— START —
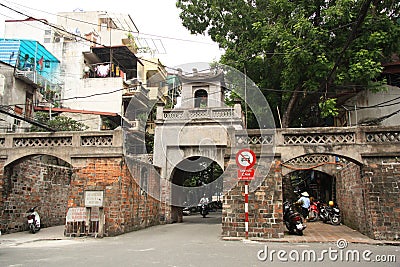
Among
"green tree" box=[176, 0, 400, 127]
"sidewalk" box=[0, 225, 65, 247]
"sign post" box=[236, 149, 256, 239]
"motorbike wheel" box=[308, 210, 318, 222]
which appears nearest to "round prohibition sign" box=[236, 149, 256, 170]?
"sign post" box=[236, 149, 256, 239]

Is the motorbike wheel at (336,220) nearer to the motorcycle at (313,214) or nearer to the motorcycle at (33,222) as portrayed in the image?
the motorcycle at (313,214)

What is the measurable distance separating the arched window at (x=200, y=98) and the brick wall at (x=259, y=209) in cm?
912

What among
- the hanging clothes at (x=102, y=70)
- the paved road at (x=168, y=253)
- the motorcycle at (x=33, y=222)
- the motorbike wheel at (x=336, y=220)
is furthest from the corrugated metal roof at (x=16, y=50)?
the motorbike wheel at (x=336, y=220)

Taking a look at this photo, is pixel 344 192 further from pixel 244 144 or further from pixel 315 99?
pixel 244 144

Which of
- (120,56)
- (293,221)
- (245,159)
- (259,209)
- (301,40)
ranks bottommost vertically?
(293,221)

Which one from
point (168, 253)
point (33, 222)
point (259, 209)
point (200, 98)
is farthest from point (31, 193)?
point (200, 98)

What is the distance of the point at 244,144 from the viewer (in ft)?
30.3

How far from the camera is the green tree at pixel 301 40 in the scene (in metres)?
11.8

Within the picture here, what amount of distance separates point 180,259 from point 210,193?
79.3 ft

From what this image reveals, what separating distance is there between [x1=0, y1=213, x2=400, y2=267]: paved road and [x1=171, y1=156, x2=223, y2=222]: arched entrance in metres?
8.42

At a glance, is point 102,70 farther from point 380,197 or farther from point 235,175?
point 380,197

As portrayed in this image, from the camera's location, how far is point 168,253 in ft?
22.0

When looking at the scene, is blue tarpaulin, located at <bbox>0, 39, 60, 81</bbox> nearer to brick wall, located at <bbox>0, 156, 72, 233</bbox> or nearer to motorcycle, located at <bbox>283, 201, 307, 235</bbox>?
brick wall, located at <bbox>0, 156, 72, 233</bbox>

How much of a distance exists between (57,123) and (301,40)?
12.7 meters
— END —
— START —
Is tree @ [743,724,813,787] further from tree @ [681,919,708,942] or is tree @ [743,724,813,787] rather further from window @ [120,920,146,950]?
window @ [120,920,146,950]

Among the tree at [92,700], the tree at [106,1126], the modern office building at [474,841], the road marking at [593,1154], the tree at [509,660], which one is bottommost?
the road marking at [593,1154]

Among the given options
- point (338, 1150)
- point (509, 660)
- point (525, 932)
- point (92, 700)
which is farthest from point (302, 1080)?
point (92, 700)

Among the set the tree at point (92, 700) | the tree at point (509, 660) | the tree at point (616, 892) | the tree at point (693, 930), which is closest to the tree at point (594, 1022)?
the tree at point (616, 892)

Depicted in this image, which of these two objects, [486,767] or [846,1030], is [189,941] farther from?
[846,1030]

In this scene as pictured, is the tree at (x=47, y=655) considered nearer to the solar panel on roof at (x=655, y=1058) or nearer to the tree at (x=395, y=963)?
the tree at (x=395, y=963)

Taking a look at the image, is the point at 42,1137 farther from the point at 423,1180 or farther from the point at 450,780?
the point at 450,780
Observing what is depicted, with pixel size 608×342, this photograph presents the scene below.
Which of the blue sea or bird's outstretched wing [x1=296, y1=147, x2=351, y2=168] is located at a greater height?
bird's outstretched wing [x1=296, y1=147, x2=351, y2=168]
— END —
— START —
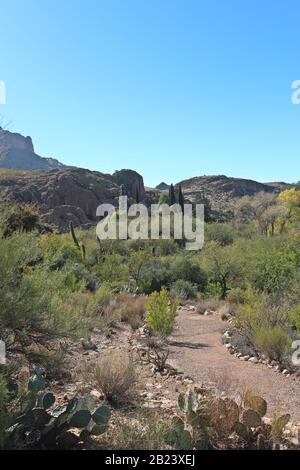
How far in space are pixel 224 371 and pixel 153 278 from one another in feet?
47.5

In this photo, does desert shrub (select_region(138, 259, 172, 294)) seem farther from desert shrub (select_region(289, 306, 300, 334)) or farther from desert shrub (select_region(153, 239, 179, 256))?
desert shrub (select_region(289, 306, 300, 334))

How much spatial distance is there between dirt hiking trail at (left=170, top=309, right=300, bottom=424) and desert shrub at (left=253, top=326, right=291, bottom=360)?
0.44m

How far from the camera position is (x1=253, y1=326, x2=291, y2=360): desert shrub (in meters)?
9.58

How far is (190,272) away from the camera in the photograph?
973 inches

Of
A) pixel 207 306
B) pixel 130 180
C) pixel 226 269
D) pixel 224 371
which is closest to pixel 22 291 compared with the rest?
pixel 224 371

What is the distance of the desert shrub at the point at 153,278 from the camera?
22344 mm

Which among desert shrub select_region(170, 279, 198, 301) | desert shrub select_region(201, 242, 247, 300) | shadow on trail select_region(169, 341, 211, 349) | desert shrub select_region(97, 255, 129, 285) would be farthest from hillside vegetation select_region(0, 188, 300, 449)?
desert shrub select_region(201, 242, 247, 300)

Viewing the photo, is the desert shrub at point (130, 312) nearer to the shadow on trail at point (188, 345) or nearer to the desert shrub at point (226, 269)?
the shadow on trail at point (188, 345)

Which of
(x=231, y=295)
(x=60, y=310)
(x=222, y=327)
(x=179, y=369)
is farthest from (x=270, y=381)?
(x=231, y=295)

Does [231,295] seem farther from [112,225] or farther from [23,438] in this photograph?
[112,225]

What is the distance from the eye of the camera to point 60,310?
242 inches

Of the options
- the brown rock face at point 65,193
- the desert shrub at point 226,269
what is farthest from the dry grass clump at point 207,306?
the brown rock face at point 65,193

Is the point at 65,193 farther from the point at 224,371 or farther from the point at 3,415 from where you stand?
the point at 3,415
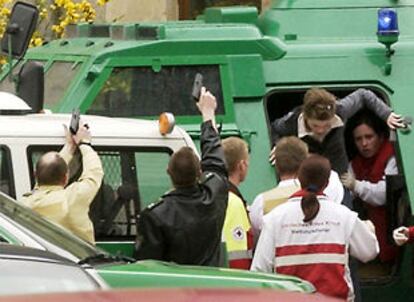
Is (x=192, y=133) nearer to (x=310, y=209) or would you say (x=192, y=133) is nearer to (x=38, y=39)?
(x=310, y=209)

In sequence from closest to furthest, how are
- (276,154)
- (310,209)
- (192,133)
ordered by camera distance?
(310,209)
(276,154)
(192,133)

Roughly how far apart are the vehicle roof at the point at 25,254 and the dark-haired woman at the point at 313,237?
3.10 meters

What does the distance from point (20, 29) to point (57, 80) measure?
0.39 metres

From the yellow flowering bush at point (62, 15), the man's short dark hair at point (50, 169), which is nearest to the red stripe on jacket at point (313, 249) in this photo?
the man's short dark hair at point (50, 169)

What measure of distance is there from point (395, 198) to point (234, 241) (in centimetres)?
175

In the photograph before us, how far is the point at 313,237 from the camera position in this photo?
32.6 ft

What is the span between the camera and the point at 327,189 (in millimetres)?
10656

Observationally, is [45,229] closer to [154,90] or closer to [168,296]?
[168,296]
— END —
Copy each line of the listing above that contains the word "measure", treating uppercase and lowercase letters as distinct.

§ Solution for this exercise
What does the distance from point (20, 29) to point (57, 80) measure?
What measure of distance is there from point (395, 198) to point (234, 241) (in centimetres)?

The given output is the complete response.